How to Grow Tomatoes (Including Your Favorite Varieties!)
May 13, 2017
Find yourself searching “how to grow tomatoes” this growing season? You aren’t alone. In fact, experts say tomatoes are the most popular home garden crop grown in America. It’s the fruit of choice for 85 percent of home gardeners in the U.S. (1)
If you’re new to growing food and just caught the gardening bug, you’re in good company. Between 2008 and 2013, the number of people growing food at home or in community gardens increased 17 percent to include 42 million households. Younger households represent the largest increase in new gardeners, up 63 percent since 2008. (2) If you’re one of these newbies, you’re probably wondering how to grow tomatoes. Thankfully, it’s a fairly simple crop to grow as long as you understand a few key factors.
And sure, tomato nutrition has a lot to offer, but rest assured home gardeners are raising this beloved crop for one main reason: Unbelievable, ripe-on-the-vine freshness that you just can’t get from store-bought versions. If you’ve ever eaten a tomato straight from the garden and still warm from the sun, you know exactly what I’m talking about.

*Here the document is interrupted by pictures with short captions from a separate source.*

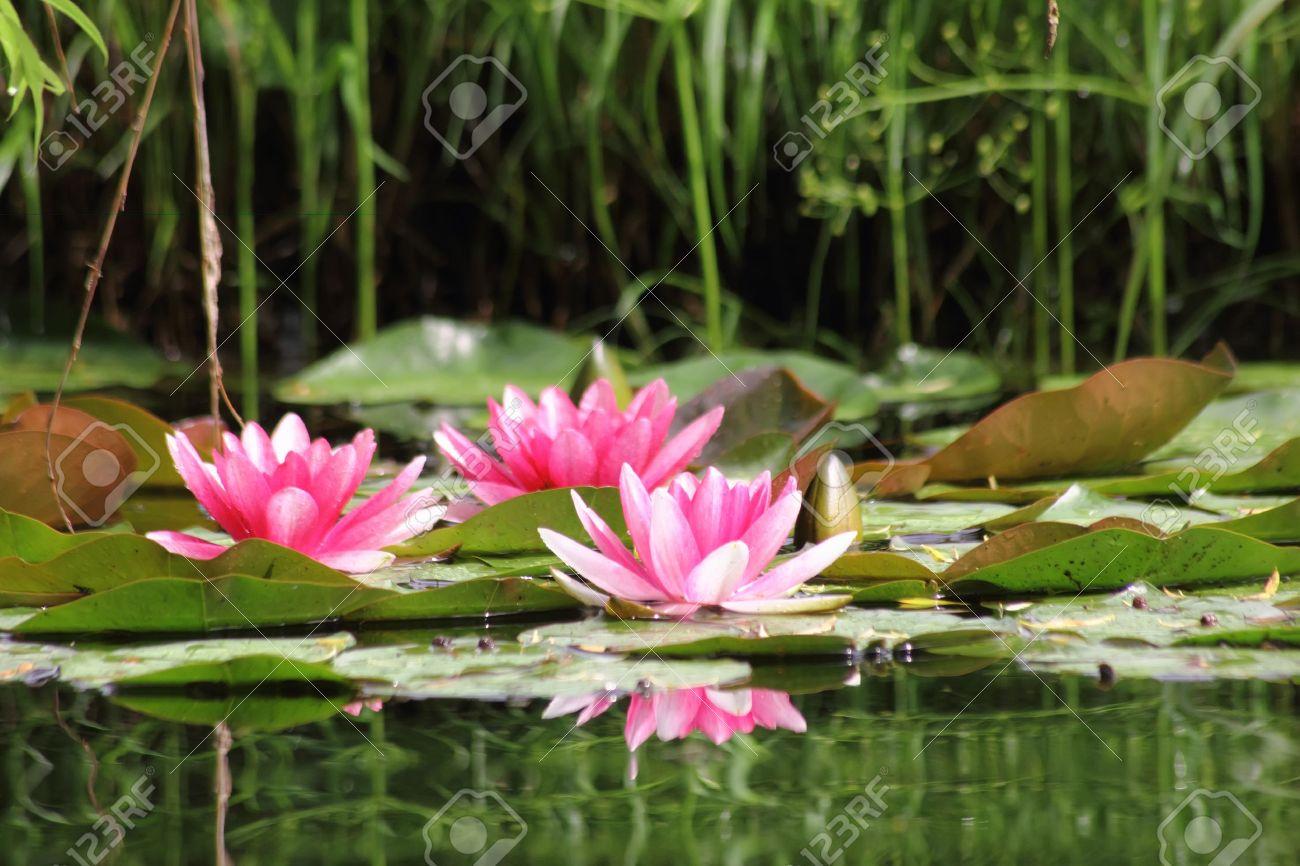 rouge nenuphar fleur d eau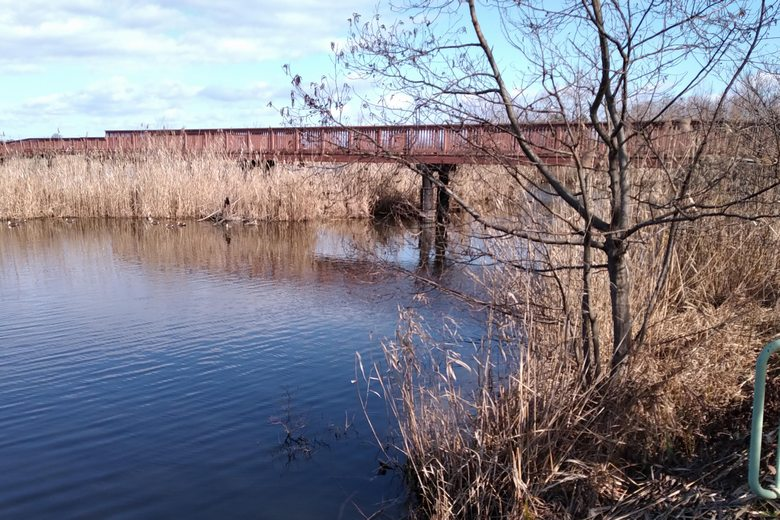 曽根沼の東側に架かっている橋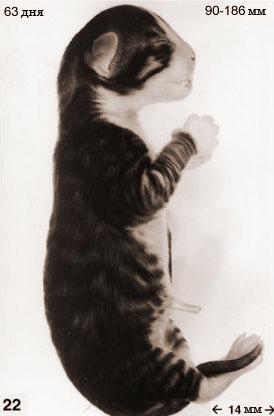 Эмбрион кошки в 63 дня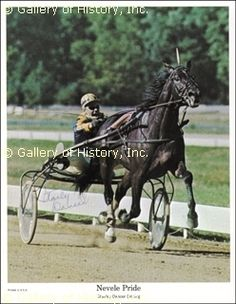 """A """"Good"""" man! He knew horses loved female grooms... I worked for him for years... R.I.P. Stanley Dancer... You are loved and missed..."""
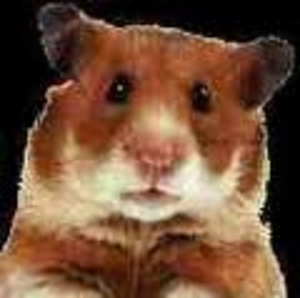 Hamster Face Image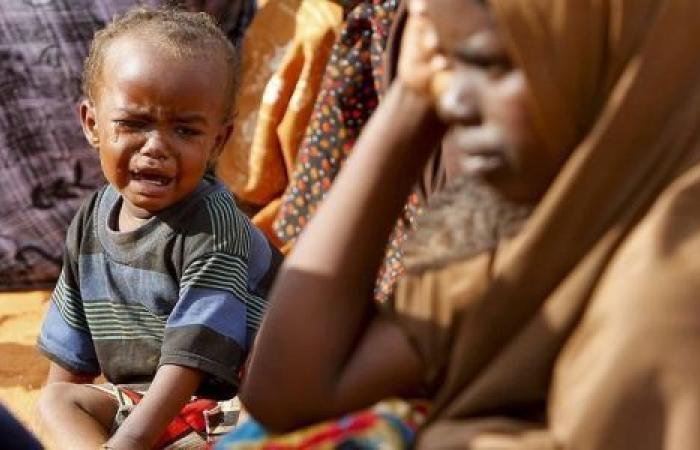 الأمم المتحدة: 97 ألف لاجئ وصلوا اليمن خلال الـ8 أشهر الأولى من 2019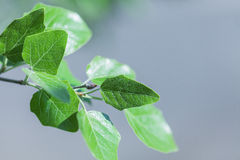Tree branch over blurred green leaves Stock Photo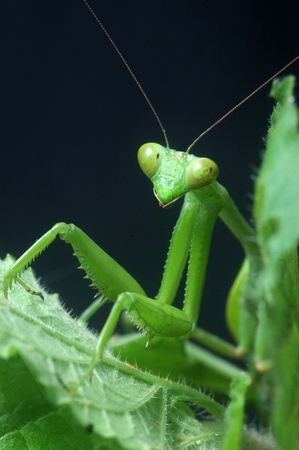 Giant Indian Praying mantis, probably Hierodula membranacea or Hierodula grandis, on leaves in Tamil Nadu, South India, (sometimes known as Giant Asian Mantis) photo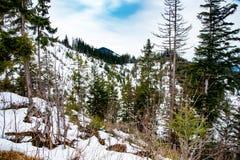 意想不到的山森林风景 库存照片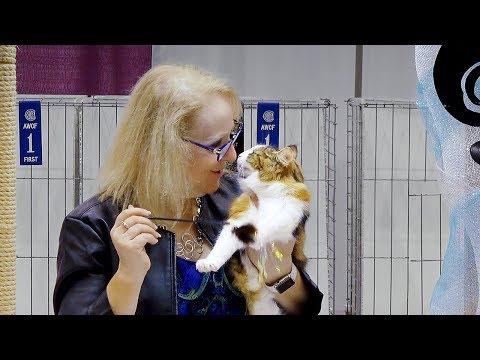 CFA International Cat Show 2018 - Norwegian Forest kitten class judging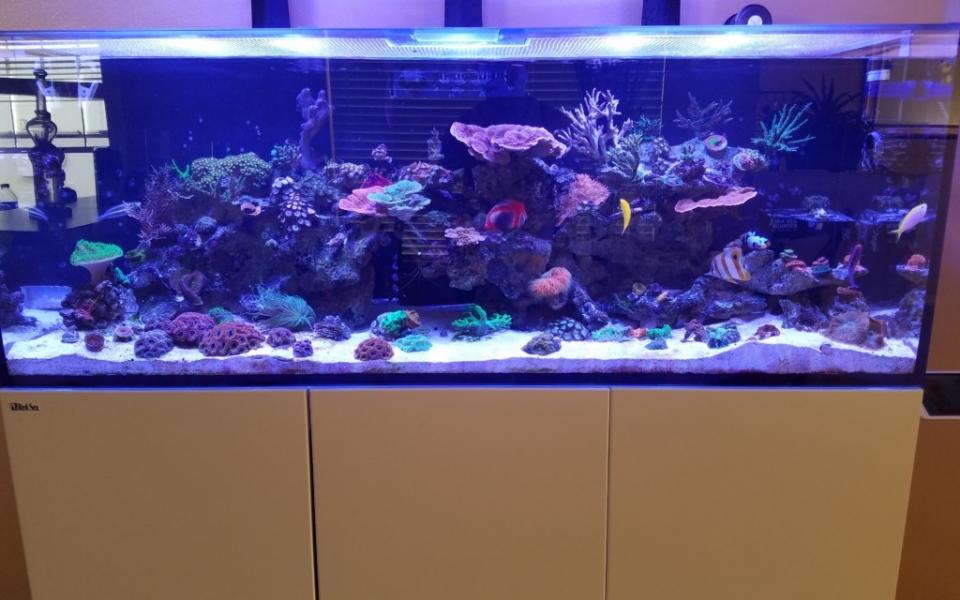 Maintenance-Aquarium-1-1024×768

Aside from that, tomatoes are fairly easily preserved through canning and freezing, meaning you can grow a bumper crop to enjoy throughout even the winter months.
What Are Tomatoes?
Tomatoes originated in South America and became domesticated in Mexico.
Tomatoes are also related to potatoes and part of the Solanaceae, or nightshade, family.
Scientifically speaking, a tomato is a fruit; however, an 1893 U.S. Supreme Court ruling declared tomatoes a vegetable, protecting U.S. tomato growers from foreign markets. (Imported vegetables, not fruits, were taxed.)
In the 1600s, Spanish explorers introduced tomatoes to Europe, where it eventually became known as one of the aphrodisiac foods of the time and nicknamed the “love apple.”
Tomatoes hit the American scene in the 1700s, and thanks to the avid gardener Thomas Jefferson, because increasingly popular.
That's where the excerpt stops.